The European Commission has unveiled new “economic security” proposals mainly aimed at managing European Union relations with China and aligning more with the US. Such new EU powers over export controls and outbound investments will prove controversial among Member States, experts told Brussels Signal.
Aimed at shielding Europe from China-developed new technology, the proposals revealed on January 24 would give Brussels added powers to “screen” European investments in China and control exported technology – powers some Member States would rather keep in their own hands.
Speaking to Brussels Signal, Gesine Weber, who researches European security as a Fulbright fellow at Columbia University, said that for an economic strategy, it was extremely “geopolitical, with many of the aspects directly or indirectly geared to manage relations with China”.
She said the EC proposals represented a “China policy wrapped in economic security policy,” and was “a reaction” to US President Joe Biden’s 2022 Inflation Reduction Act.
Weber said that was “a wake-up call that the EU actually needs a true industrial policy”.
With European Parliament elections due in June, EC President Ursula von der Leyen’s bloc wants to portray the EU to voters as defending Europe’s economy against Chinese “threats”.
That is despite the fact that the European economy is performing markedly worse overall than either China’s or that of the US.
Growing by just 0.6 per cent over 2023 and probably in recession in the second half of the year, the Eurozone is sluggish compared to the US that notched more than 2 per cent growth and China’s plus-5 per cent in the same period.
Europe is also more dependent on imports for both energy and critical materials for its “green” and digital transitions.
The war in Ukraine and conflicts in the Middle East both have the potential to disrupt European trade and supply chains even further, the European Commissioner for Trade Valdis Dombrovskis said on January 19.
For the EC Executive Vice-President Margrethe Vestager, at least part of the answer is to give Brussels the increased powers proposed.
These aim to “protect our EU research and innovation from foreign interference” including “leakage or misuse”, Vestager said.
China’s rise has included buying key European businesses.
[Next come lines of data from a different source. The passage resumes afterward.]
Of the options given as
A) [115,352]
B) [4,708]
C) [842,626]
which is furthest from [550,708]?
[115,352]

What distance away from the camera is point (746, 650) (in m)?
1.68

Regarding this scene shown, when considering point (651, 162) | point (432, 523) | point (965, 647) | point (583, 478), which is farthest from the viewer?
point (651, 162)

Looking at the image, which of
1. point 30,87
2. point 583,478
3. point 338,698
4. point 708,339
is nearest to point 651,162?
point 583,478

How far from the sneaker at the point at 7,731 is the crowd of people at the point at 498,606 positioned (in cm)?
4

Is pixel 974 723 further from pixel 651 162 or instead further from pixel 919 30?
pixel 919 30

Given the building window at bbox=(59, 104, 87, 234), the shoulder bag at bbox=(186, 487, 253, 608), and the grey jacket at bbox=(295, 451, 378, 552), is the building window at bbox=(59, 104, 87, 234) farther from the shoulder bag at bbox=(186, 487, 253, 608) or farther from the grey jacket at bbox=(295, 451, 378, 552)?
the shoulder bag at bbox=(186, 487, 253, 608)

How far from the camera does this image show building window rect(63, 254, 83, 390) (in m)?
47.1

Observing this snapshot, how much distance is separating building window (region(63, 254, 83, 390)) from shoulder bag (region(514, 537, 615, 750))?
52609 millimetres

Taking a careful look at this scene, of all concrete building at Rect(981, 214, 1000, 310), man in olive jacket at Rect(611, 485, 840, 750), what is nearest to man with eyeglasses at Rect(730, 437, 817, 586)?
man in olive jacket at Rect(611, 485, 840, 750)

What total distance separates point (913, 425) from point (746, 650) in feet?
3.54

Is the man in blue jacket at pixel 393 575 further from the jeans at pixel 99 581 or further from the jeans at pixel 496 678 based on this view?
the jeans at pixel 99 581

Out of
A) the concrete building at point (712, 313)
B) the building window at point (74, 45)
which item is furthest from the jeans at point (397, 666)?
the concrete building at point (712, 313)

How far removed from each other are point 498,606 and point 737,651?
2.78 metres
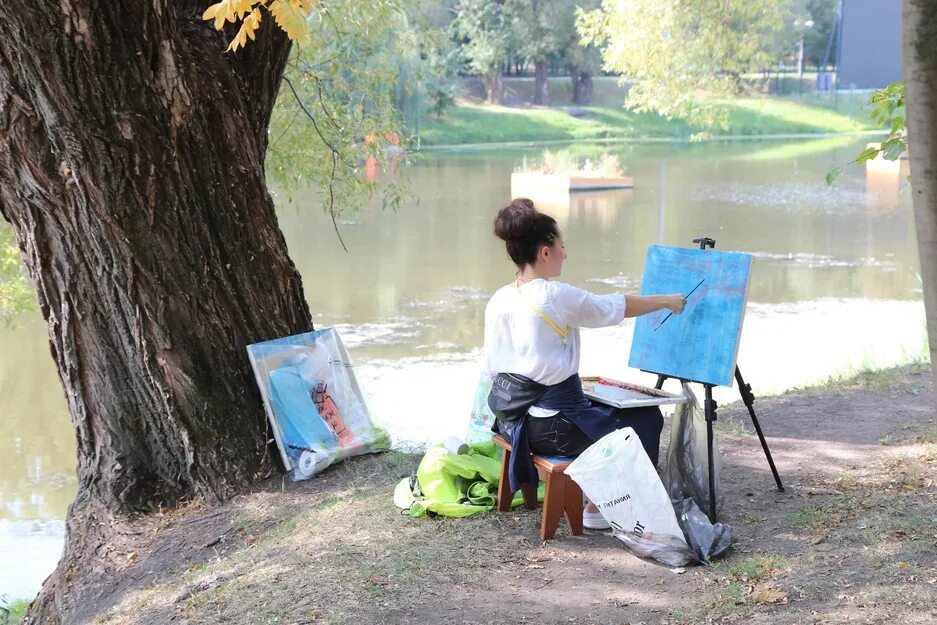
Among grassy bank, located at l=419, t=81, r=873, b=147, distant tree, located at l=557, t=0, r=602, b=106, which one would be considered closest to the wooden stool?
grassy bank, located at l=419, t=81, r=873, b=147

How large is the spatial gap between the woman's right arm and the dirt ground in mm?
854

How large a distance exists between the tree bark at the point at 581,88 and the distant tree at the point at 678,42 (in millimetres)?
24486

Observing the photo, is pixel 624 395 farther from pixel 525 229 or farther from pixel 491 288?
pixel 491 288

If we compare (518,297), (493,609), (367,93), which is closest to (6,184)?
(518,297)

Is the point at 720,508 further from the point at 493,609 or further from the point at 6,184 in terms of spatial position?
the point at 6,184

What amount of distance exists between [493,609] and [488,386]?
5.30ft

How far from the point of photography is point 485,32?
38344 millimetres

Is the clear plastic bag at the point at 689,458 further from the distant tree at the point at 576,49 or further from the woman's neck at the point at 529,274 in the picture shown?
the distant tree at the point at 576,49

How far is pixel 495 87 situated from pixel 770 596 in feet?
126

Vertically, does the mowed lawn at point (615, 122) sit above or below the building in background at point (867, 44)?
below

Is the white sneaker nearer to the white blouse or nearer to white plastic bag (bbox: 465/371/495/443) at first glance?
the white blouse

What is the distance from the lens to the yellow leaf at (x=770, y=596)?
3.08 meters

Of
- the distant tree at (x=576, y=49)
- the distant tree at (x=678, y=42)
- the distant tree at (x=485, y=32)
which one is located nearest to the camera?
the distant tree at (x=678, y=42)

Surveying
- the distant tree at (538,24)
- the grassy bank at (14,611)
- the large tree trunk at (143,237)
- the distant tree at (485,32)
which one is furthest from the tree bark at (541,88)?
the large tree trunk at (143,237)
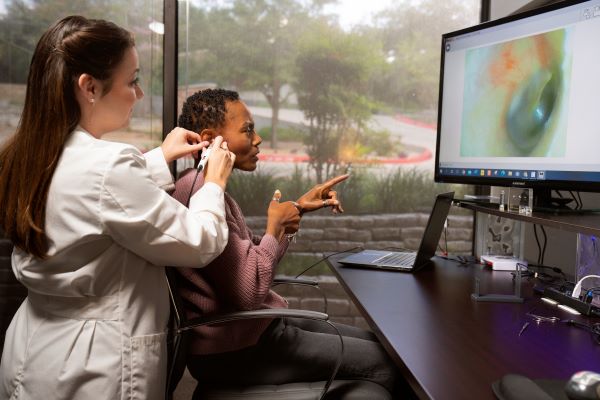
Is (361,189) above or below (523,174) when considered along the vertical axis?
below

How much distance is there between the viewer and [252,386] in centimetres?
137

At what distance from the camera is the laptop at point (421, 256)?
192cm

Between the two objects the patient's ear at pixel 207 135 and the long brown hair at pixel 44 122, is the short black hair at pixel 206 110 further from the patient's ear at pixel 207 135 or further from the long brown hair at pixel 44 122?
the long brown hair at pixel 44 122

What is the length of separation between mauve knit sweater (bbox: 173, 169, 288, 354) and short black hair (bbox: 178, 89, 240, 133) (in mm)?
240

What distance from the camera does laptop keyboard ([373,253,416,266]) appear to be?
6.46ft

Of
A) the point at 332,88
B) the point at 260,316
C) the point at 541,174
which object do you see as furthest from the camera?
the point at 332,88

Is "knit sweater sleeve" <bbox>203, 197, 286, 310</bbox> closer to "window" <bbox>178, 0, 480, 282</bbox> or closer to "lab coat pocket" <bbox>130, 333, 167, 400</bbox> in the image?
"lab coat pocket" <bbox>130, 333, 167, 400</bbox>

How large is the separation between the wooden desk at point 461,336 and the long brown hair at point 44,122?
0.79 m

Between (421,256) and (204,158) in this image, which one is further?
(421,256)

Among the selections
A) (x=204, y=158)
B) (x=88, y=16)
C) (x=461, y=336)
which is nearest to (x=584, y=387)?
(x=461, y=336)

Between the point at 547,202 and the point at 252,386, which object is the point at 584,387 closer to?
the point at 252,386

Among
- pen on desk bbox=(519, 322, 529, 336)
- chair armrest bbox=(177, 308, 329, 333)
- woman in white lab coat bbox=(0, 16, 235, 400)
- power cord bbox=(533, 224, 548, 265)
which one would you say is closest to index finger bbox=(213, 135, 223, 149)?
woman in white lab coat bbox=(0, 16, 235, 400)

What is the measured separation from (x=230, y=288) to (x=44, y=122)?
58 cm

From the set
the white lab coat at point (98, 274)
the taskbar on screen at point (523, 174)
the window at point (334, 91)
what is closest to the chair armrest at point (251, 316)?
the white lab coat at point (98, 274)
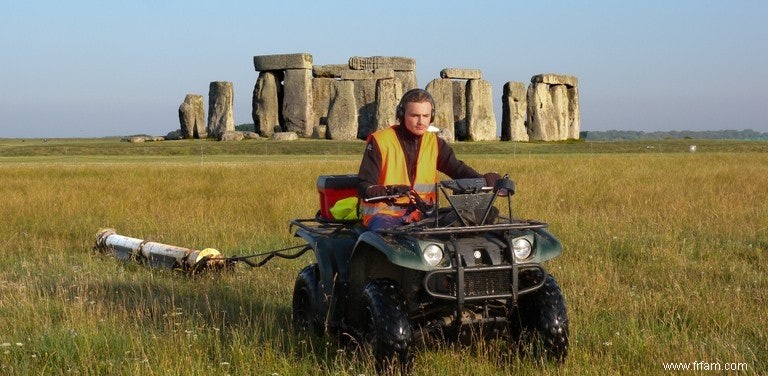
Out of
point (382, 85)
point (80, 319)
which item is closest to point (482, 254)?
point (80, 319)

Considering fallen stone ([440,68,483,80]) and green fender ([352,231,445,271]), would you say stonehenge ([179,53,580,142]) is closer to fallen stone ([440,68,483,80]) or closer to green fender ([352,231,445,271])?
fallen stone ([440,68,483,80])

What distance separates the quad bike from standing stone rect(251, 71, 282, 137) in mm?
38424

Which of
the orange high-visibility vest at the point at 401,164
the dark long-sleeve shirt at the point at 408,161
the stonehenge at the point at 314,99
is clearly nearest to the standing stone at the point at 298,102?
the stonehenge at the point at 314,99

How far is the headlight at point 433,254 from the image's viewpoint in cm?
462

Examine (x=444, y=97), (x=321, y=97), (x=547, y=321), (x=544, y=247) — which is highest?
(x=321, y=97)

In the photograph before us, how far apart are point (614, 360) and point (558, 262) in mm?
3110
The country’s home-appliances giant Midea bought German robot-maker Kuka in 2016 in a hostile takeover.
Midea then fired Kuka’s chief executive in 2018 and bought up the company’s last remaining shares in 2022.
Regarding the new proposals, with the strategy’s first benchmarks planned for late spring and early summer, “it’s clear that the Commission wants to push this as far as possible before the elections”, said Weber.
A challenge for the EU, though, will be linking up all its new different instruments, she added.
If Europe is going to “stop punching below its weight as a global economic actor”, its “big challenge” will lie in “better aligning and linking different EU instruments, like linking Economic Security to the Green Deal”, Weber concluded.
Von der Leyen may, in fact, be hoping the new proposals do not meet the same fate as her European Green Deal, which has stalled after provoking fierce resistance and accusations of “overreach”.
She may now also face fights on her new plans, both from Member States as well as Beijing, which has not yet replied to the proposals.
Antonio Barroso, a director with London-based consultancy Teneo, said there was already “reluctance in certain national [EU] capitals” over harmonising export controls.
The proposals on outbound investment screening “will probably prove more controversial”, he added.